Nederland klimt op Oeso-duurzaamheidsladder
Nederland heeft in 2017 op het gebied van duurzaamheid blijkbaar iets goeds gedaan want het is op de lijst van 35 ontwikkelde Oeso-landen van de elfde naar de achtste plaats gestegen.
Eerste eindigde Noorwegen, dat die plaats overnam van IJsland. Andere opvallende landen waren Zuid-Korea dat steeg van 17 naar 12 en Spanje en Italië die met de plaatsen 28 en 29 in de Oeso-achterhoede blijven zitten.
Dat blijkt uit de jaarlijkse ESG-duurzaamheidsvergelijking van Degroof Petercam Asset Management, waarbij ESG staat voor Environmental, Social en Governance.
Sinds 2008
Degroof Petercam (DPAM) bekijkt al sinds 2008 hoe de 35 belangrijkste Oeso-landen het doen op het gebied van duurzaamheid, waarbij DPAM zich concentreert op vijf belangrijke gebieden: transparantie en democratische waarden, milieu, onderwijs en innovatie, gezondheidszorg en inkomensverdeling.
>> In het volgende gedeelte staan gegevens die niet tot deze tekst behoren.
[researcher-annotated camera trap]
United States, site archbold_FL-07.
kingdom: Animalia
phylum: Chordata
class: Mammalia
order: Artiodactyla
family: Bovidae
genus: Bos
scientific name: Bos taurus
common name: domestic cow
In de vijf hoofdcriteria zijn ook de 17 duurzaamheidsdoelstellingen (SDG's) van de Verenigde Natie verwerkt. De 17 SDG's zijn bedoeld om wereldwijd het milieu en de mensenrechten te bevorderen en armoede, honger en ongelijkheid uit te bannen. De deadline staat op 2030.
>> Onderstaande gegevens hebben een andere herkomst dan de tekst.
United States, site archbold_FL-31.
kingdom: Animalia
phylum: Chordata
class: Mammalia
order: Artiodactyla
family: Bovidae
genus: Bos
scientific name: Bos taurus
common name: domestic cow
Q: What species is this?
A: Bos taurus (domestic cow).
Elk criterium van DPAM heeft een bepaald gewicht, waarbij vervolgens de score per land wordt berekend van 0 (slechtste) tot 100 (beste) op basis van zijn relatieve positie in vergelijking tot andere landen. Dus theoretisch kan een land dat op alle criteria het best presteert uitkomen op 100.
Griekenland bijna hekkensluiter
Nederland haalde vorig jaar net als het jaar ervoor 68 punten. Slechtste was Turkije met 39 punten. Zwakste EU-land was Griekenland met 43 punten. Italië haalde met 52 punten evenveel punten als Letland en een puntje meer dan Hongarije. Noorwegen had 76 punten.
DPAM verklaart de zwakke positie van Ialië en de andere Zuid-Europese landen door te wijzen op een groot aantal structurele problemen. Het zwaarst wegen het gebrek aan transparantie, corruptie en democatische tekortkomingen.